- [Extract]:
'''

Note to self- there’s a post in here somewhere about music acts that become ‘big’ in tiny internet communities, thus becoming too ‘mainstream’ for said communities, even though the rest of the world have no idea who these acts are.

But I digress again! So 1) we’ve established that I’m hypocritical and pretentious, 2) That I over think things 3)… well this whole thing is about the fact that I read this post by K-Punk, and suddenly my open appreciation of Justin Timberlake’s SexyBack was rendered not at entirely shameful by K-Punk’s careful use of analysis and big words. So I get to keep my love of pop AND my pretentions- oh happy day!

In other blog news, I came across Esoteric Rabbit the other day, and I think I’m in bloggy love (i.e my blog loves his blog- my blog has very fine tuned emotions didn’t you know? Plus my blog also has very strong aspirational feelings towards his blog). Coming across new blogs that I really like always makes me come away with lame thoughts like “I should make my blog funnier/more thought-provoking/more cleverly observational about life/more intelligent”, however I think I have to come to terms with the fact that my blog, is well, my blog, and I’ll never be able to change it (poor little thing).

Hmm, this is becoming quite the long post- I’m getting to my last point, don’t worry guys (sorry for the lack coherency, my brain is bouncing around like a little, um frog).

'''

- [Provided records]:
'''

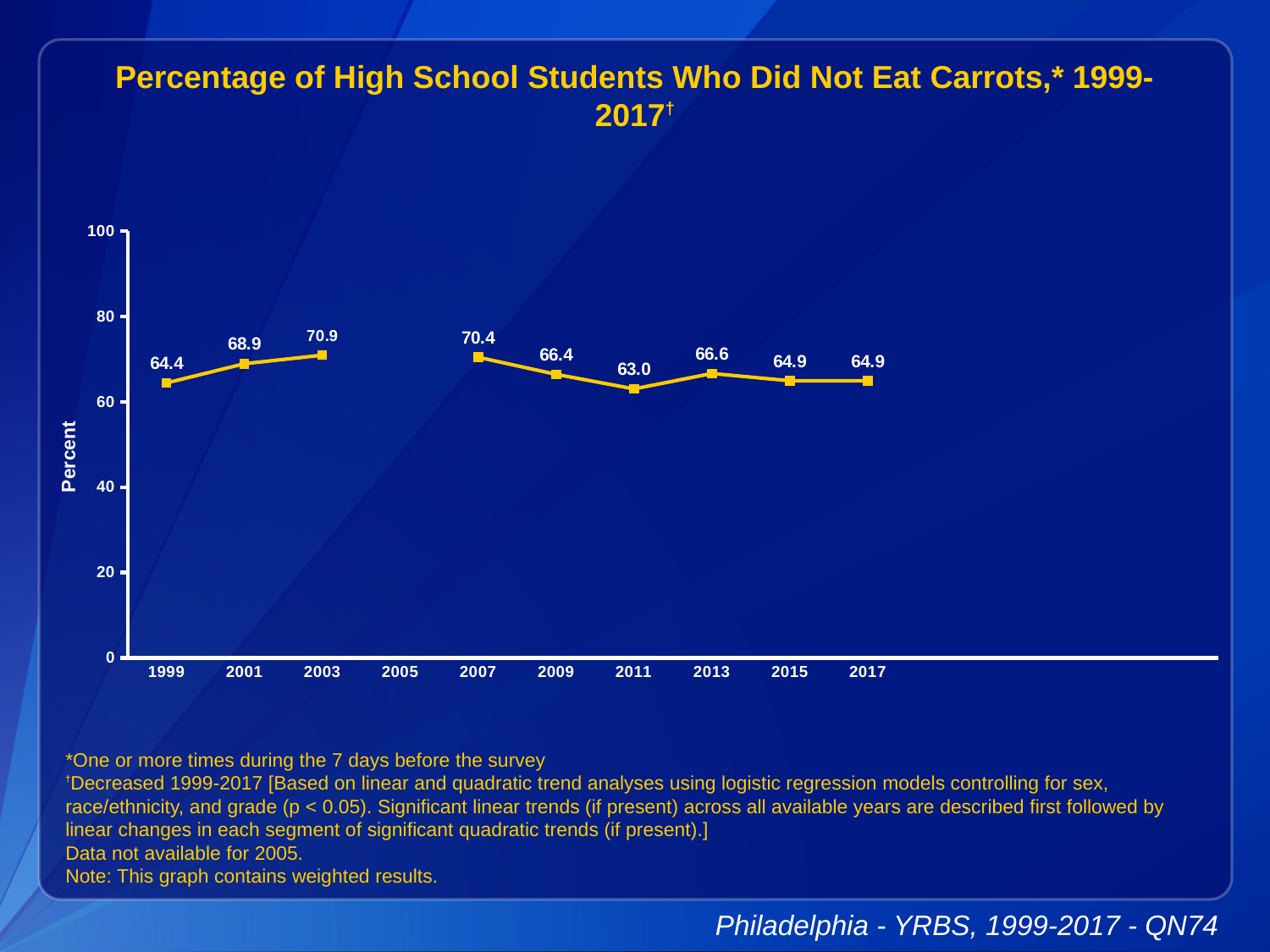
What kind of chart is shown on the slide? Line chart What percentage of high school students did not eat carrots in 1999? 64.4 What is the difference between the values for 2003 and 2011? 7.9 What is the value plotted for 2011? 63.0 Do the values rise or fall from 1999 to 2003? Rise What is the value plotted for 2017? 64.9 Which year has a larger value, 2007 or 2009? 2007 Which year has the lowest percentage of students who did not eat carrots? 2011 Is the value for 2013 greater or less than 60? greater What is the difference between the values for 1999 and 2001? 4.5 Which year has the highest percentage of students who did not eat carrots? 2003 How many years have data points plotted on the chart? 9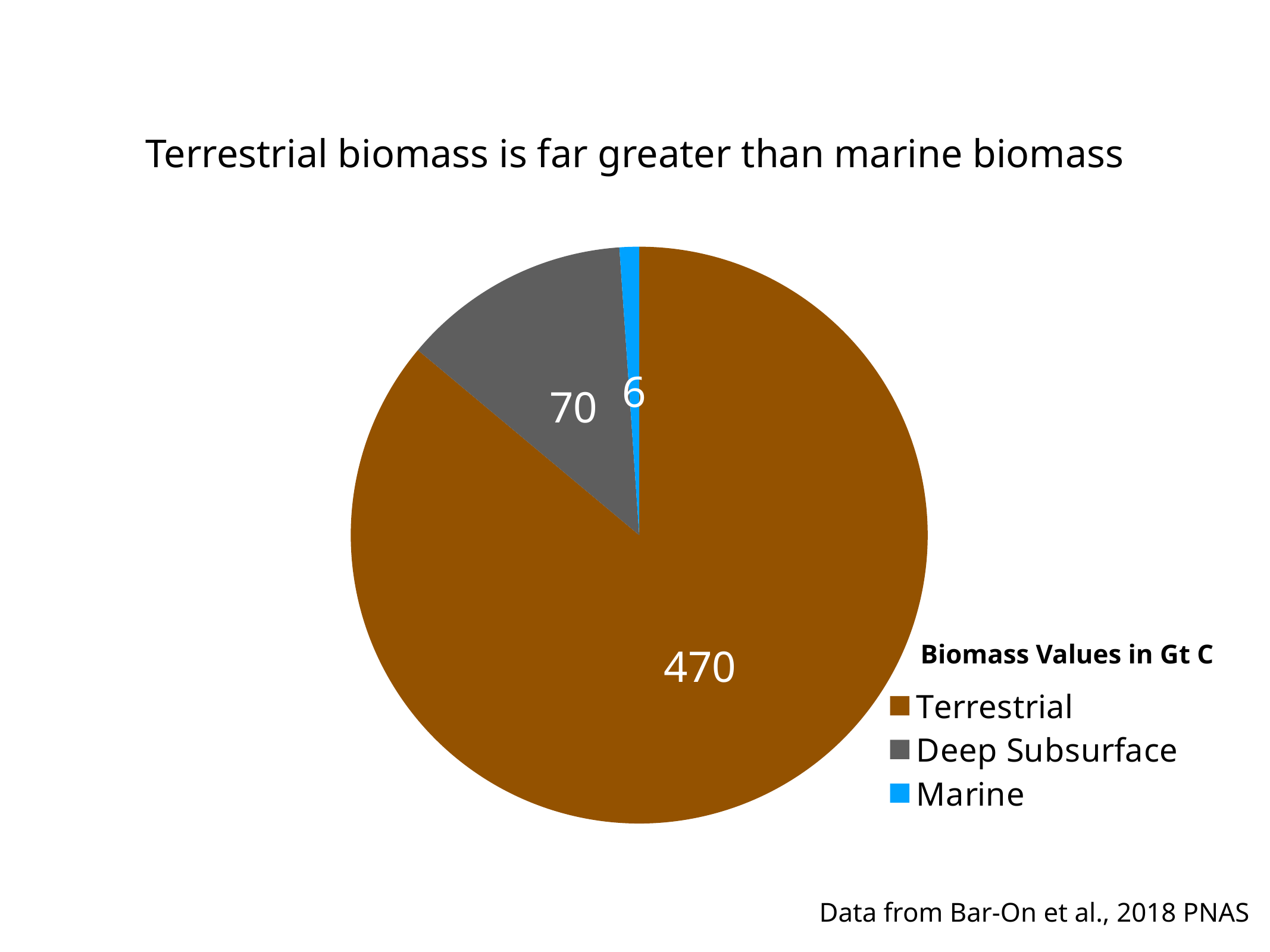
What is the biomass value for Deep Subsurface? 70 Which category has the largest slice of the pie? Terrestrial Which category has the smallest slice of the pie? Marine How many slices does the pie chart have? 3 What kind of chart is shown on the slide? Pie chart What is the legend title of the chart? Biomass Values in Gt C What is the difference between the Deep Subsurface and Marine values? 64 What is the total of all three slices? 546 Which is larger, Deep Subsurface or Marine? Deep Subsurface What is the difference between the Terrestrial and Deep Subsurface values? 400 What is the biomass value for Terrestrial? 470 What is the biomass value for Marine? 6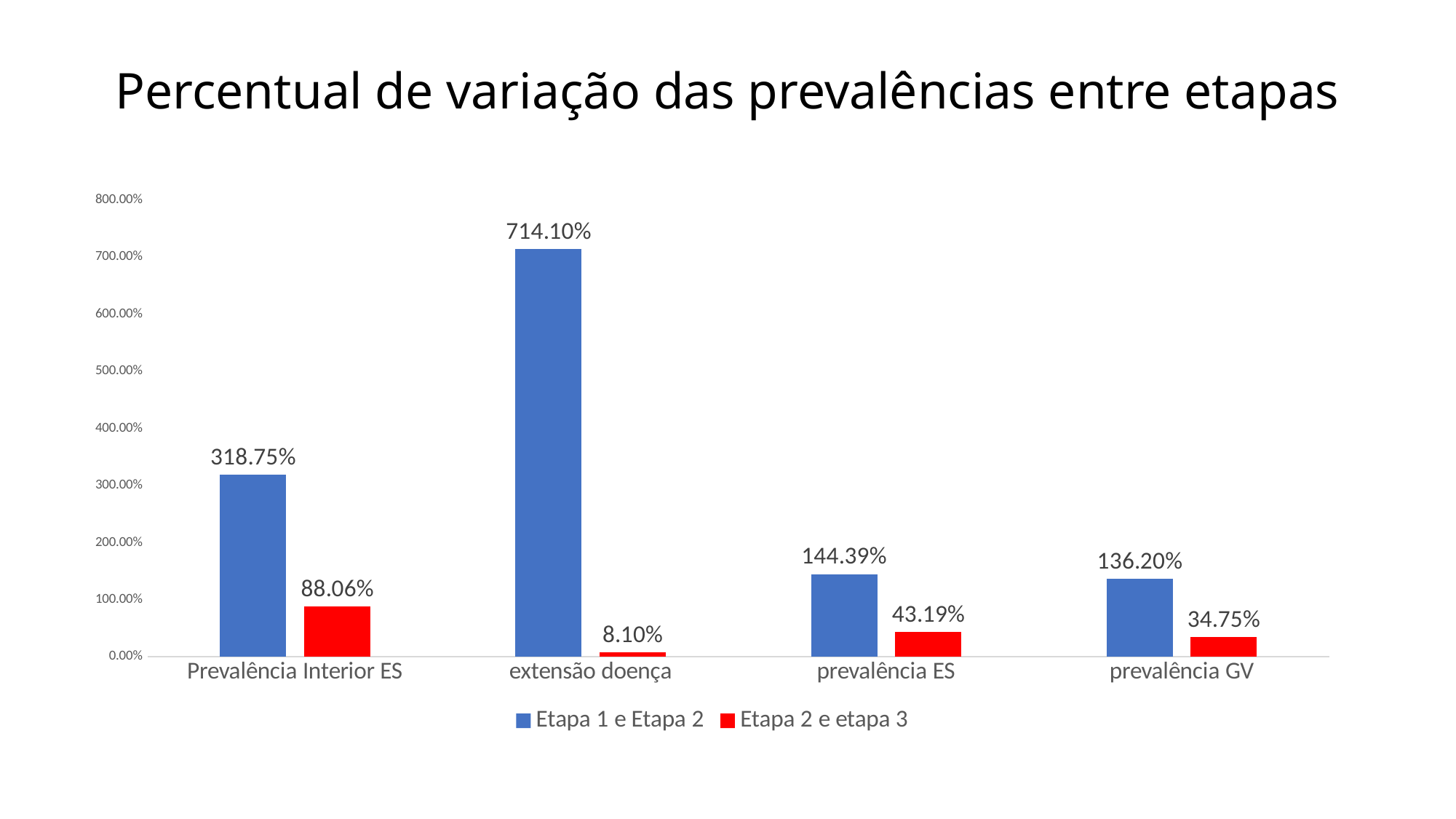
Which is larger: the 'Etapa 1 e Etapa 2' value for 'prevalência ES' or for 'prevalência GV'? prevalência ES Which category has the highest value in the 'Etapa 1 e Etapa 2' series? extensão doença What is the value for 'Prevalência Interior ES' in the 'Etapa 2 e etapa 3' series? 88.06% What is the difference between the 'Etapa 1 e Etapa 2' and 'Etapa 2 e etapa 3' values for 'prevalência ES'? 101.20% Is the 'Etapa 1 e Etapa 2' value for 'Prevalência Interior ES' greater or less than 300.00%? greater What is the value for 'prevalência GV' in the 'Etapa 2 e etapa 3' series? 34.75% How many categories are shown on the x axis? 4 How many series does the legend list? 2 What kind of chart is shown on the slide? bar chart What is the value for 'extensão doença' in the 'Etapa 1 e Etapa 2' series? 714.10% Which category has the lowest value in the 'Etapa 2 e etapa 3' series? extensão doença What is the title of the chart? Percentual de variação das prevalências entre etapas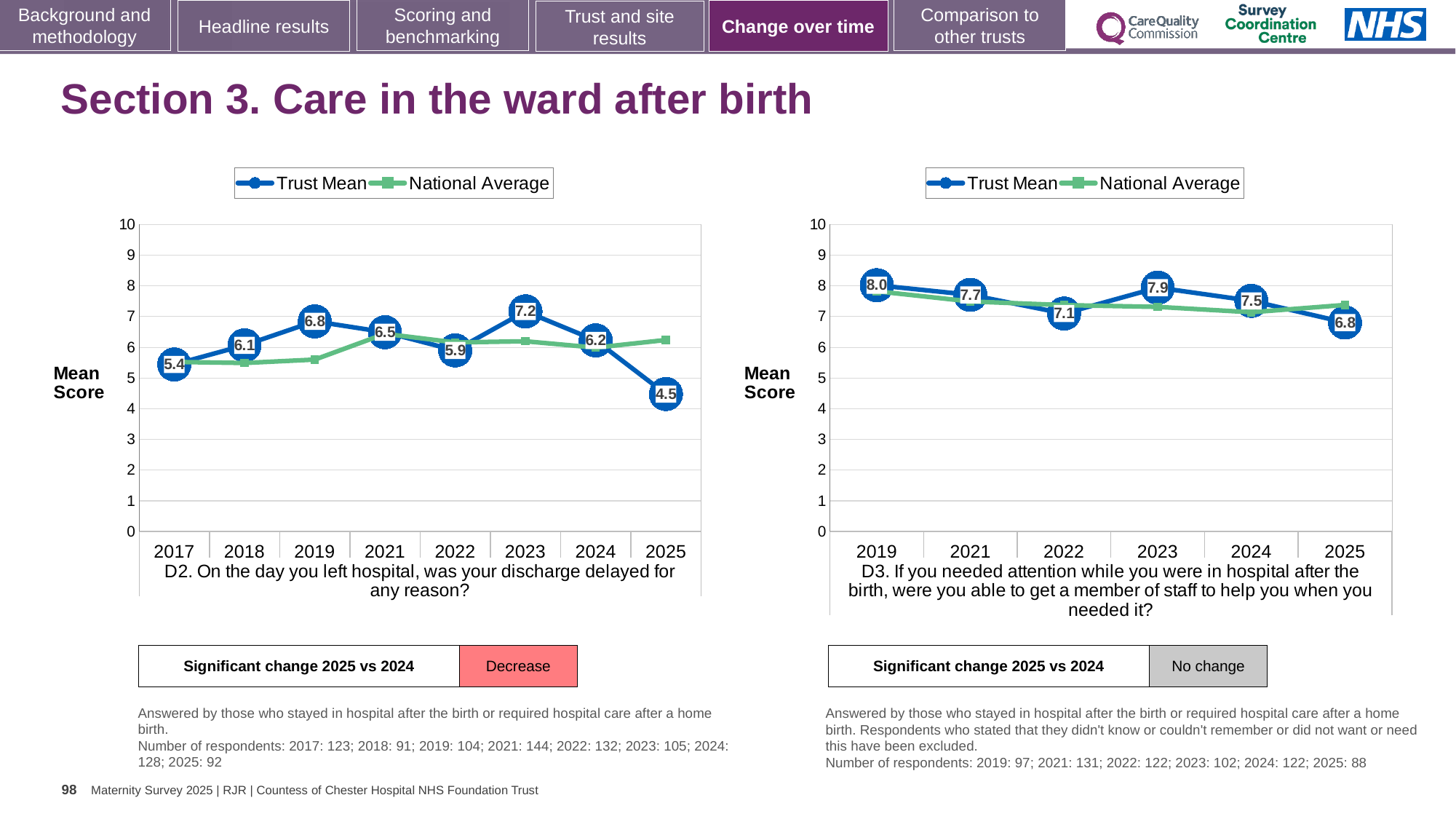
In the D3 chart (right), what is the Trust Mean score for 2022? 7.1 In the D3 chart (right), does the Trust Mean rise or fall from 2024 to 2025? Fall In the D2 chart (left), what is the Trust Mean score for 2017? 5.4 In the D3 chart (right), which is larger, the Trust Mean score for 2019 or for 2023? 2019 How many series does the legend of the D3 chart (right) list? 2 In the D3 chart (right), is the National Average for 2025 greater or less than 7? greater In the D2 chart (left), which year has the highest Trust Mean score? 2023 In the D3 chart (right), which year has the lowest Trust Mean score? 2025 How many years are plotted on the x axis of the D2 chart (left)? 8 What type of chart is the D3 chart (right)? Line chart In the D2 chart (left), what is the difference between the Trust Mean scores for 2024 and 2025? 1.7 In the D2 chart (left), what is the Trust Mean score for 2025? 4.5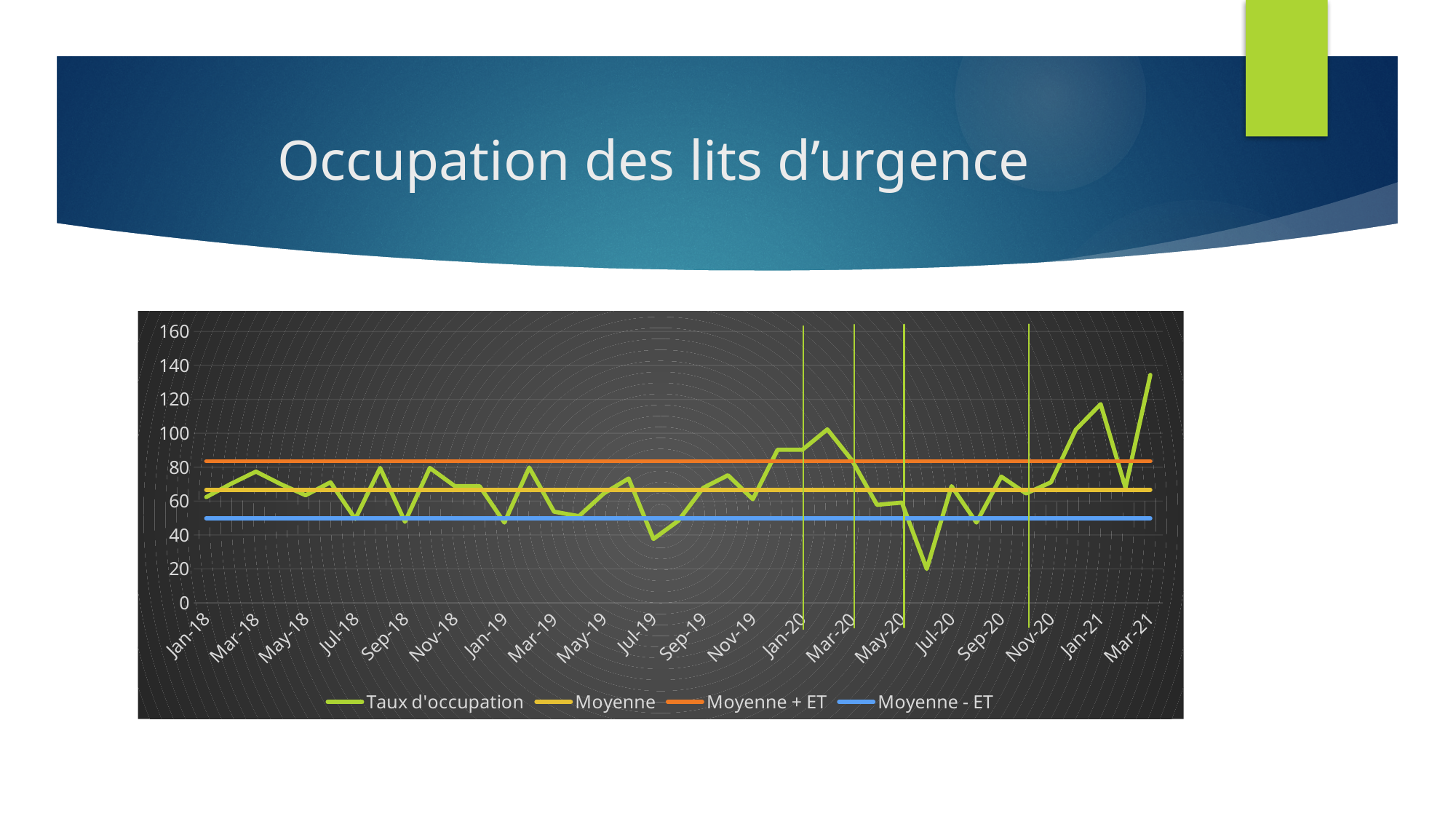
Which month has the highest value of Taux d'occupation? Mar-21 Is the value of Taux d'occupation for Jul-19 greater or less than 60? less How many series does the legend list? 4 Is the Moyenne line greater or less than 60? greater Is the lowest value of Taux d'occupation greater or less than 40? less What kind of chart is shown on the slide? line chart What is the title of the slide containing the chart? Occupation des lits d'urgence Which is larger, the Taux d'occupation for Mar-21 or for Jan-18? Mar-21 Which series is drawn in orange in the chart? Moyenne + ET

'''

- [Parts of the exercise]:
(1) Answer these questions about the blog post:
(a) Whose post did the writer read before feeling less ashamed of liking Justin Timberlake's SexyBack?
(b) What is the name of the blog the writer came across the other day?
(c) What does the writer say their brain is bouncing around like?
(2) Extract the passage of the blog post word for word, starting at "In other blog" and ending at "(poor little thing).".

- [Expected responses]:
(1)
(a) K-Punk
(b) Esoteric Rabbit
(c) A little frog

(2)
In other blog news, I came across Esoteric Rabbit the other day, and I think I’m in bloggy love (i.e my blog loves his blog- my blog has very fine tuned emotions didn’t you know? Plus my blog also has very strong aspirational feelings towards his blog). Coming across new blogs that I really like always makes me come away with lame thoughts like “I should make my blog funnier/more thought-provoking/more cleverly observational about life/more intelligent”, however I think I have to come to terms with the fact that my blog, is well, my blog, and I’ll never be able to change it (poor little thing).